Preparatory Work Before Mineral Processing - Washing

Gold deposits often contain higher levels of mud than primary ore. This mud easily binds the ore sand, forming cemented lumps and slurries. Directly feeding this mud into the beneficiation process not only reduces throughput but also severely impacts the separation process. To break up the mud lumps, water soaking and hydraulic washing, supplemented by mechanical agitation, are used to release the cemented ore sand and separate it from the clay phase. This is called washing. Since crushing and screening are performed on the same equipment, the separation of crushing and screening is conventionally referred to as washing. For example, cylindrical screens, flat screens, and hydraulic washing beds can all simultaneously perform both crushing and screening operations.

If placer gold deposits are mined hydraulically, the crushing process is essentially completed during the mining operation. This is because during hydraulic mining, the cemented ore sand is impacted by high-pressure water jets and transported and lifted in slurry form. During this process, the clayey material is subjected to hydraulic impact and intense agitation, along with sufficient soaking time, causing the clumps to break down into fine individual particles, releasing the trapped gold grains.

The clay, or mud, in placer gold sands significantly affects their washability. Because clay particles are very fine, they firmly retain moisture. Therefore, clay is essentially a two-phase system composed of a solid phase and a liquid phase (water). The ease with which clay-containing ore sands can be dispersed during crushing operations depends on the plasticity and expansibility of the clay itself.

Expansibility refers to the property of clay increasing in volume after being wetted. Before wetting, the clay is bound by a small amount of water, with particles under adhesive forces. Upon contact with water, water molecules penetrate into the voids between the particles, releasing the adhesive forces and causing the volume to increase. The faster this process occurs, the easier the ore sand is to disperse.

The swelling property of clay is related to its density.
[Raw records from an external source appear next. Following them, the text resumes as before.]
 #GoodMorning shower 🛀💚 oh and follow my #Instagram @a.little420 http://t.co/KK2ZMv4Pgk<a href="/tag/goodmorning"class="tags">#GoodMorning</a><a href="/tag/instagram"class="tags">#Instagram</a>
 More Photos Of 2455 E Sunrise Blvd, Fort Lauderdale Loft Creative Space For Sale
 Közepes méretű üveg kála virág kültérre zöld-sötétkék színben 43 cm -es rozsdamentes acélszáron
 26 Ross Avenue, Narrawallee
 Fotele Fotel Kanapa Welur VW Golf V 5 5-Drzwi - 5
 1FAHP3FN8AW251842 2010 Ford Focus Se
The smaller the gaps between clay particles, the less easily water can penetrate, and the slower the swelling process. Clay swelling property is also related to its wettability; the stronger the wettability of the particles, the easier it is for water molecules to penetrate, causing the clay to expand more rapidly.
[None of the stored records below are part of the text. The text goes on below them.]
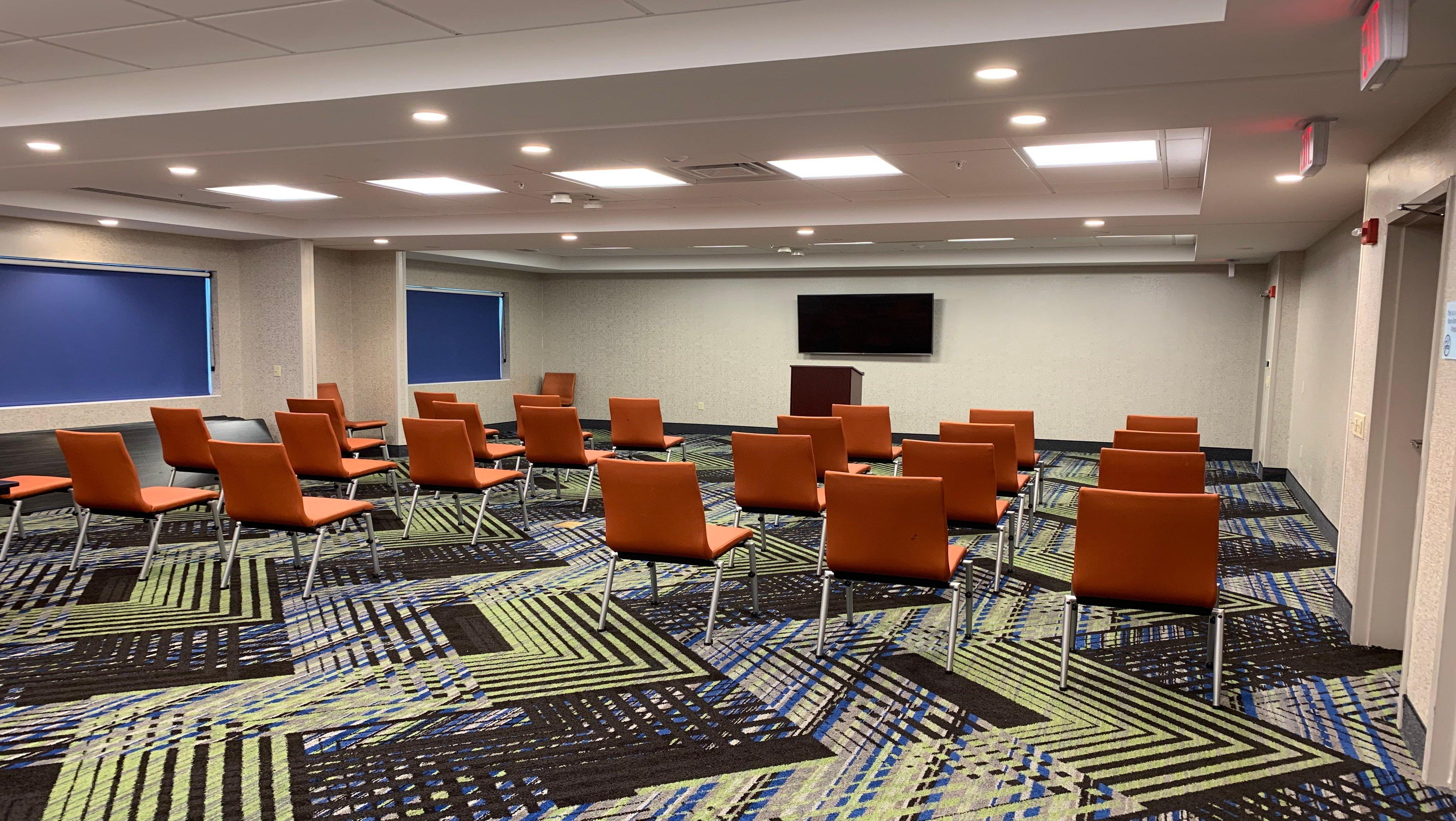 Holiday Inn Express & Suites - Middletown By Ihg Exterior photo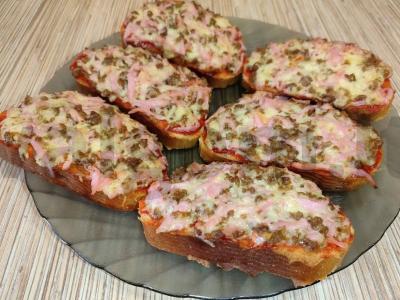 Karšti sumuštiniai su dešra, sūriu ir jautiena orkaitėje pagrindine nuotrauka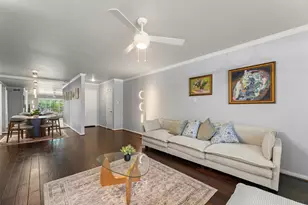 2600 Bellefontaine St, Houston, TX 77025 - Photo 2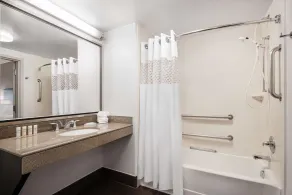 Hampton Inn Loveland - Salle de bain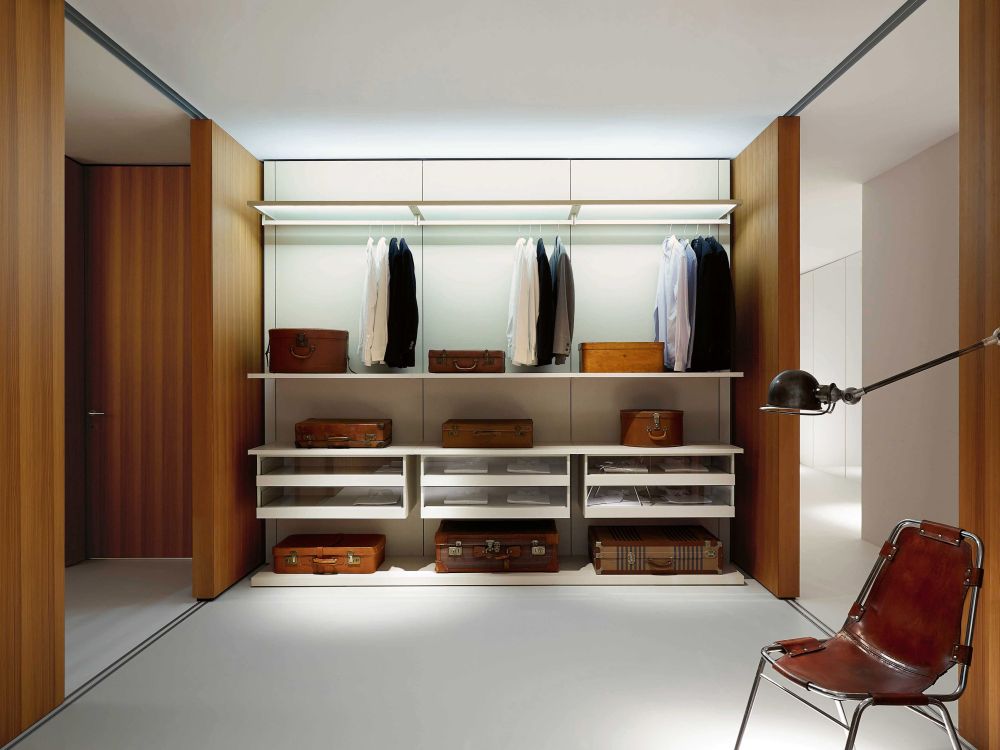 Masculine Porro storage wardrobe Boiserie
Plasticity refers to the property of clay within a certain water content range to deform under pressure without breaking, and to retain its original shape without flowing after the pressure is removed. The plasticity of clay is expressed as the difference between the upper limit of plasticity and the lower limit of plasticity, called the plasticity index. The higher the plasticity index, the more difficult it is to disperse in water.

The washability of mineral sands is related not only to the plasticity and swelling property of clay, but also to its water content, permeability, and the ratio of clay to particles in the sand.

In short, the lower the plasticity of clay, the stronger its swelling and permeability, and the easier the mineral sand is to wash; conversely, the higher the plasticity, the stronger its swelling and permeability, and the more difficult it is to wash. In addition, the higher the content of lumpy materials (generally referring to coarse gravel larger than 8mm) in the ore, the greater the impact and agitation during ore washing, thus accelerating the washing process.